System fixes bugs by importing functionality

At the Association for Computing Machinery’s Programming Language Design and Implementation conference this month, MIT researchers presented a new system that repairs dangerous software bugs by automatically importing functionality from other, more secure applications.

Remarkably, the system, dubbed CodePhage, doesn’t require access to the source code of the applications whose functionality it’s borrowing. Instead, it analyzes the applications’ execution and characterizes the types of security checks they perform. As a consequence, it can import checks from applications written in programming languages other than the one in which the program it’s repairing was written.

Once it’s imported code into a vulnerable application, CodePhage can provide a further layer of analysis that guarantees that the bug has been repaired.

“We have tons of source code available in open-source repositories, millions of projects, and a lot of these projects implement similar specifications,” says Stelios Sidiroglou-Douskos, a research scientist at MIT’s Computer Science and Artificial Intelligence Laboratory (CSAIL) who led the development of CodePhage. “Even though that might not be the core functionality of the program, they frequently have subcomponents that share functionality across a large number of projects.”

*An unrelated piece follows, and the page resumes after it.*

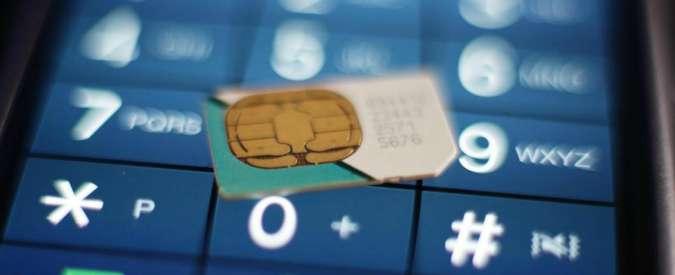 """Sim universale, addio plastica. Ft: """"Apple e Samsung pronti a crearla nel 2016"""""""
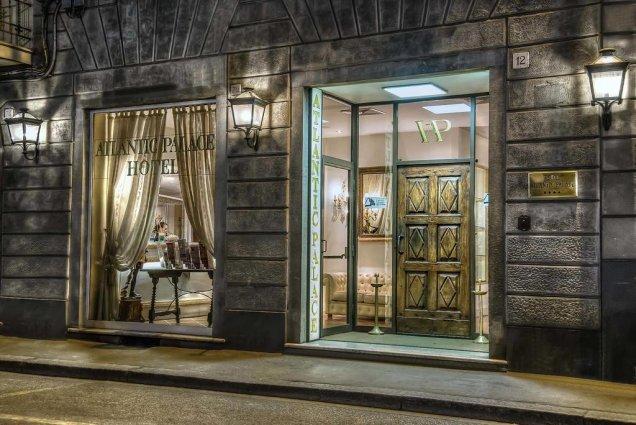 Vooraanzicht van Hotel Atlantic Palace in Florence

With CodePhage, he says, “over time, what you’d be doing is building this hybrid system that takes the best components from all these implementations.”

Sidiroglou-Douskos and his coauthors — MIT professor of computer science and engineering Martin Rinard, graduate student Fan Long, and Eric Lahtinen, a researcher in Rinard’s group — refer to the program CodePhage is repairing as the “recipient” and the program whose functionality it’s borrowing as the “donor.” To begin its analysis, CodePhage requires two sample inputs: one that causes the recipient to crash and one that doesn’t. A bug-locating program that the same group reported in March, dubbed DIODE, generates crash-inducing inputs automatically. But a user may simply have found that trying to open a particular file caused a crash.

Carrying the past

First, CodePhage feeds the “safe” input — the one that doesn’t induce crashes — to the donor. It then tracks the sequence of operations the donor executes and records them using a symbolic expression, a string of symbols that describes the logical constraints the operations impose.

At some point, for instance, the donor may check to see whether the size of the input is below some threshold. If it is, CodePhage will add a term to its growing symbolic expression that represents the condition of being below that threshold. It doesn’t record the actual size of the file — just the constraint imposed by the check.

Next, CodePhage feeds the donor the crash-inducing input. Again, it builds up a symbolic expression that represents the operations the donor performs. When the new symbolic expression diverges from the old one, however, CodePhage interrupts the process. The divergence represents a constraint that the safe input met and the crash-inducing input does not. As such, it could be a security check missing from the recipient.

CodePhage then analyzes the recipient to find locations at which the input meets most, but not quite all, of the constraints described by the new symbolic expression. The recipient may perform different operations in a different order than the donor does, and it may store data in different forms. But the symbolic expression describes the state of the data after it’s been processed, not the processing itself.